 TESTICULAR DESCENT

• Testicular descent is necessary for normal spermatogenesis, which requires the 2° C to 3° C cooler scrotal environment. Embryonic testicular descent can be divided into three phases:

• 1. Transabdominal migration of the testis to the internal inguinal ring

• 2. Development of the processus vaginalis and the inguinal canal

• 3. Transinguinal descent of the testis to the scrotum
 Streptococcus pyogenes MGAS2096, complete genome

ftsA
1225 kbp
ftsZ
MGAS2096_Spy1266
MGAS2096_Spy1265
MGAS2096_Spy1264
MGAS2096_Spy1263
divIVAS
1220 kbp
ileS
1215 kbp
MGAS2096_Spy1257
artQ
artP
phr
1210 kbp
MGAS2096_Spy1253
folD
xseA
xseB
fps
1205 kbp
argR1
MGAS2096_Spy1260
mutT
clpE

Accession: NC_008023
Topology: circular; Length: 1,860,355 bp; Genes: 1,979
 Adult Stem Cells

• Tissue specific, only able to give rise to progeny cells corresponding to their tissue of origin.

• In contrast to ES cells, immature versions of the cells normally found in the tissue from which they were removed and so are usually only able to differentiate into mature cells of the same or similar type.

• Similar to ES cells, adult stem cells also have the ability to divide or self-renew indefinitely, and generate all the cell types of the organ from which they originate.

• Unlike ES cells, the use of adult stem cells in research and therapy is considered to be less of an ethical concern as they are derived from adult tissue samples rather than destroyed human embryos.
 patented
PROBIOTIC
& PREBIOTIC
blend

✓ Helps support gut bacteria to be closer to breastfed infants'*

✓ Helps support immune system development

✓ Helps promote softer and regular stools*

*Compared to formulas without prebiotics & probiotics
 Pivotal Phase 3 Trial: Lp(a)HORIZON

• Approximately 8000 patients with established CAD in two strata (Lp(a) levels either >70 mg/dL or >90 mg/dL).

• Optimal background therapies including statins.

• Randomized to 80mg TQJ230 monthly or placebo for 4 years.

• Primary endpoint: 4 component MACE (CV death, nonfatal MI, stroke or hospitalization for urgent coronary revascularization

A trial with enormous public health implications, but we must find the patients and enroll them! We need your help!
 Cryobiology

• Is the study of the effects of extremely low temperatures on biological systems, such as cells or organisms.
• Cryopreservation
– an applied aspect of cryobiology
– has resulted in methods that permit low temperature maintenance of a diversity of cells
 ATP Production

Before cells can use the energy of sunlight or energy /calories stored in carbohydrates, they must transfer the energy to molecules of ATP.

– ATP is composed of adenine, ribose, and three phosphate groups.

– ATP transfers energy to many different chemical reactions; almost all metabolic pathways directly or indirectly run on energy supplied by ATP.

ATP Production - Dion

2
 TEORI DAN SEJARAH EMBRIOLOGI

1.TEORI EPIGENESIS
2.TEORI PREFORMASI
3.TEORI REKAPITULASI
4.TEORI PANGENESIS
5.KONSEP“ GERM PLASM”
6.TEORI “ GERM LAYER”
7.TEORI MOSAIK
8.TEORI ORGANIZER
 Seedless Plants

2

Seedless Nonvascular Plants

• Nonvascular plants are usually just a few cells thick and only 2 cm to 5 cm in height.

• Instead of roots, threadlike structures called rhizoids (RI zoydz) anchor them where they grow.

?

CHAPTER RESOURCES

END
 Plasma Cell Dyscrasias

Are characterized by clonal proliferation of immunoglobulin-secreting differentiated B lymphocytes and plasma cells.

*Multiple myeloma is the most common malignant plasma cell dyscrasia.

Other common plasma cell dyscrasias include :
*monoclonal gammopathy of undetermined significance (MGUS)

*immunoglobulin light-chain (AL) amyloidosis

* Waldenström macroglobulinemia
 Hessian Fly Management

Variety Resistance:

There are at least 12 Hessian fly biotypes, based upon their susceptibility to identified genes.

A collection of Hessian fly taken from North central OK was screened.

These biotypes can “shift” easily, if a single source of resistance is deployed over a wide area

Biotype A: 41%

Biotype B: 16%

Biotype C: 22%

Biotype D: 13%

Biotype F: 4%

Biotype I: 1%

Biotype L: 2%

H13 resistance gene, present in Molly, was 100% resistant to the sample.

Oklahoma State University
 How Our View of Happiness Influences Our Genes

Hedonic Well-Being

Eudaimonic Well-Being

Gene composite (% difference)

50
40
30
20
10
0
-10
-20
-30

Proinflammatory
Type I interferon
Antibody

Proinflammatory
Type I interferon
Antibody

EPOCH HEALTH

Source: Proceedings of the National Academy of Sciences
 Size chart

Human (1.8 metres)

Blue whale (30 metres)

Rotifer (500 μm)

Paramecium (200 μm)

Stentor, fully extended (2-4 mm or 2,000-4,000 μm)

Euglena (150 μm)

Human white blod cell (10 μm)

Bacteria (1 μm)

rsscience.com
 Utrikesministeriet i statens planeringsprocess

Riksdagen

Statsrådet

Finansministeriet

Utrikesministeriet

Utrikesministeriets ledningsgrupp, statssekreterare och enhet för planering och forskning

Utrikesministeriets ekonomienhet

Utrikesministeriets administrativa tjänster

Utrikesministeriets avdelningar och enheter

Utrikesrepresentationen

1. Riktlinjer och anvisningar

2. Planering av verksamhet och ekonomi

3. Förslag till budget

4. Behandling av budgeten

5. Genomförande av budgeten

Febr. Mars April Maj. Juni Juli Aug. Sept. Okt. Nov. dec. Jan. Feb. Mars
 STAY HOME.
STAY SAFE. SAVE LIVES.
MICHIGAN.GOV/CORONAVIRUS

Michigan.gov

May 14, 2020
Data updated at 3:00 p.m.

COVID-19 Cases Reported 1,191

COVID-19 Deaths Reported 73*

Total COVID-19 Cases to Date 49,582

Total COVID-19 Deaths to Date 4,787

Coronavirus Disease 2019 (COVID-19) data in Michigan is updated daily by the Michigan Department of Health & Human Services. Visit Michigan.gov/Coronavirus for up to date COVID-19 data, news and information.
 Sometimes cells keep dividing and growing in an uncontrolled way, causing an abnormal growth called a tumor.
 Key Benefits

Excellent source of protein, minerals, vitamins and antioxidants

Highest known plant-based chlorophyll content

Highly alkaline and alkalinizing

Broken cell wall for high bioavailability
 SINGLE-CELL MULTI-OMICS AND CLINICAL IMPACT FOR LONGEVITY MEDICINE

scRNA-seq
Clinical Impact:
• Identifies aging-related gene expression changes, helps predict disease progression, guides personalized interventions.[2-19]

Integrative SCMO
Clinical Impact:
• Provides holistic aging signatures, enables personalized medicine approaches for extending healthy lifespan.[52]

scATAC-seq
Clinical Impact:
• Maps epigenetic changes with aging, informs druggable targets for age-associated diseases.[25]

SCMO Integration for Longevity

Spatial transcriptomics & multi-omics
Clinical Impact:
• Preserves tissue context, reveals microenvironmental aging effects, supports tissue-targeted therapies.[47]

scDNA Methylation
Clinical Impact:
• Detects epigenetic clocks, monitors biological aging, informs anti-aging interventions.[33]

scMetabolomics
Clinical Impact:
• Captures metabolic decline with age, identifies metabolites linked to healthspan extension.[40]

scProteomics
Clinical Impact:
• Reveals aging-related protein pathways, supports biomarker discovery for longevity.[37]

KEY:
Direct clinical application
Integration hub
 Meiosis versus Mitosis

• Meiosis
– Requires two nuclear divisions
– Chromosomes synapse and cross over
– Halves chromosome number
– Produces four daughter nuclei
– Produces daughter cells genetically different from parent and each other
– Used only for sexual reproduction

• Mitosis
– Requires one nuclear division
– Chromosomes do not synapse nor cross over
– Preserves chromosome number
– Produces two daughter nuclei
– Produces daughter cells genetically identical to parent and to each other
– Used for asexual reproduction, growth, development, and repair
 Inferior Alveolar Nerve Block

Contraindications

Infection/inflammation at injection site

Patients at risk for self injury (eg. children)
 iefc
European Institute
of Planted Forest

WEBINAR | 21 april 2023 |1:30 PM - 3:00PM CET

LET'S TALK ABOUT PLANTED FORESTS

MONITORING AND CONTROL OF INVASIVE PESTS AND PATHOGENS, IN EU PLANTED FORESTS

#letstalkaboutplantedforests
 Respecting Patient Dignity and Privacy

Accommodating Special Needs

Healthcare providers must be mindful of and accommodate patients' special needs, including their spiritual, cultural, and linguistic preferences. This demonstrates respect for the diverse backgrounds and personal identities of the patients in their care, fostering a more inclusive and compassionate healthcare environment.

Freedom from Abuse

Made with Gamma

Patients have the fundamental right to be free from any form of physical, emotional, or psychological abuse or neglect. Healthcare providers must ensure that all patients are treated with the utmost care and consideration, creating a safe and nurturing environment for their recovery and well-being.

* _DIRECTIONS FOR THIS TASK_
Your answer must be the lines above from the one containing "Bacteria (1 μm)" to the one containing "Total COVID-19 Deaths to Date 4,787", both included, restated word for word.

* _ANSWER TO THIS EXERCISE_
Bacteria (1 μm)

rsscience.com
 Utrikesministeriet i statens planeringsprocess

Riksdagen

Statsrådet

Finansministeriet

Utrikesministeriet

Utrikesministeriets ledningsgrupp, statssekreterare och enhet för planering och forskning

Utrikesministeriets ekonomienhet

Utrikesministeriets administrativa tjänster

Utrikesministeriets avdelningar och enheter

Utrikesrepresentationen

1. Riktlinjer och anvisningar

2. Planering av verksamhet och ekonomi

3. Förslag till budget

4. Behandling av budgeten

5. Genomförande av budgeten

Febr. Mars April Maj. Juni Juli Aug. Sept. Okt. Nov. dec. Jan. Feb. Mars
 STAY HOME.
STAY SAFE. SAVE LIVES.
MICHIGAN.GOV/CORONAVIRUS

Michigan.gov

May 14, 2020
Data updated at 3:00 p.m.

COVID-19 Cases Reported 1,191

COVID-19 Deaths Reported 73*

Total COVID-19 Cases to Date 49,582

Total COVID-19 Deaths to Date 4,787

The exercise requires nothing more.